I guess when Twitter co-founder and CEO Jack Dorsey tweeted this over the weekend, we should have known something was up.
Dorsey’s resignation is something of a surprise, considering that he had seemingly been fighting to hold onto his position amid rising pressure from an activist investor group that had previously called for his removal due to questions over his leadership.
Early last year, investment firm Elliott Management Corp acquired more than $1 billion in Twitter shares in a move designed to gain more power on the Twitter board, as part of a broader push to oust CEO Jack Dorsey, whom it saw as failing to capitalize on the app’s potential.
Elliott’s main point of contention was that Twitter would be better served if it had a CEO solely focused on improving the company’s performance, which has fluctuated over the last few years. Dorsey, who is also the CEO of rising payments provider Square, may not be able to provide the required focus, given his dual commitments, and with Dorsey also, at that stage (just before the COVID outbreak), planning a move to Africa, Elliott’s team had raised serious concerns over his suitability for the role, and his capacity to maximize the potential of the social app.
Since then, Twitter has significantly upped its innovation momentum, launching various revenue-focused tools, including Twitter Blue, Super Follows, on-profile tipping, ticketed Spaces, professional profiles, and an initial move into eCommerce via shopping tweets and sections.
The increased momentum is all part of Twitter’s ambitious growth plan, seemingly spurred by the Elliott Management push, which the company announced back in February.
The plan also sees Twitter doubling its revenue within the same period, and while it has been aggressive in accelerating innovation and new bets ever since, which has produced some early results, there have also been questions around its renewed momentum, with various new elements also failing to gain traction, and maybe not delivering what Twitter might have hoped, at least in the early going.

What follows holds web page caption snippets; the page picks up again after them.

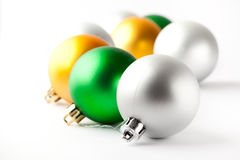 Green, gold and silver Christmas baubles on white Royalty Free Stock Photography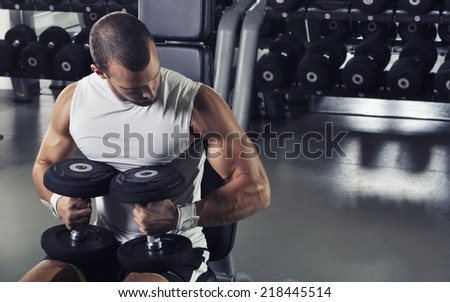 Handsome Muscular Male Model Posing With Dumbbells  - stock photo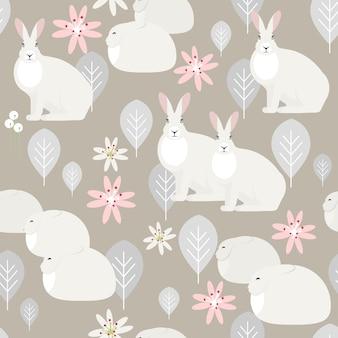 Bezszwowy wzór z białymi królikami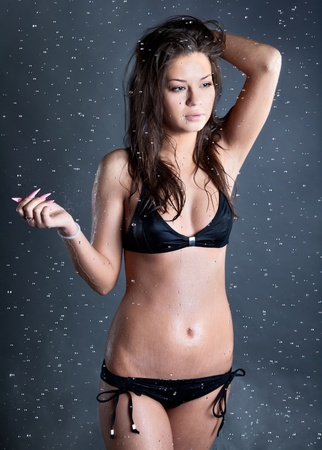 young woman with water droplets falling at black bacground photo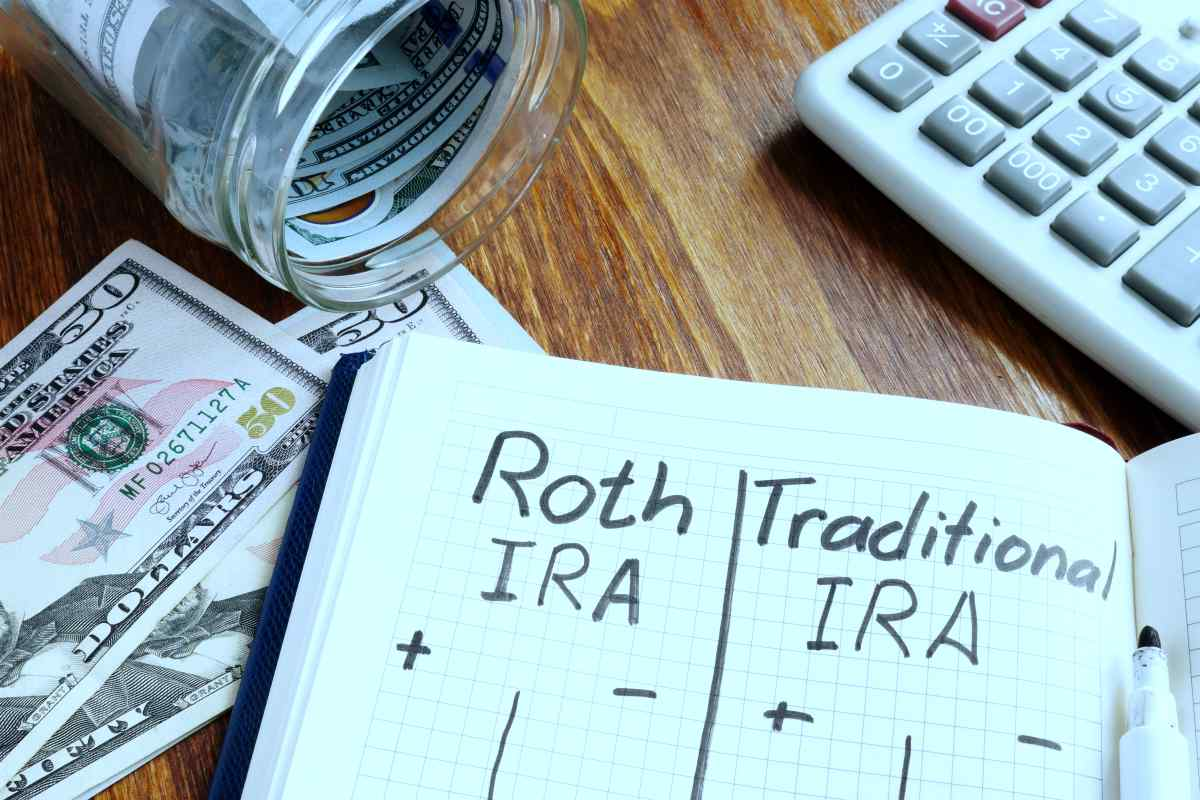 roth vs traditional ira pros and cons written on notepad   How Your IRA Can Affect Your Tax Bracket   IRS Taxes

It had seemed like this was Dorsey trying to hold onto the top job, and with many of these new projects still in their early stages, it’s too early to say whether they’ll help the company reach these targets. But, for whatever reason, Dorsey has seen enough, with either the results falling short of expectations, or Dorsey simply deeming it time to move on to new projects.
Of which, Dorsey has a few. Aside from managing Square, Dorsey is also heavily involved in the crypto community as an avid supporter of Bitcoin, and in particular, the potential that Bitcoin holds for democratizing payments and financial options in underserved communities.
Which is part of Dorsey’s interest in Africa, where crypto payments could facilitate entirely new opportunities for connection among remote regions and those with limited access to financial services. More so than western economies, crypto projects hold significantly more immediate value in these emerging markets, and maybe, with freedom away from Twitter, Dorsey will now turn his attention to these projects, with a view to utilizing technology in a different way.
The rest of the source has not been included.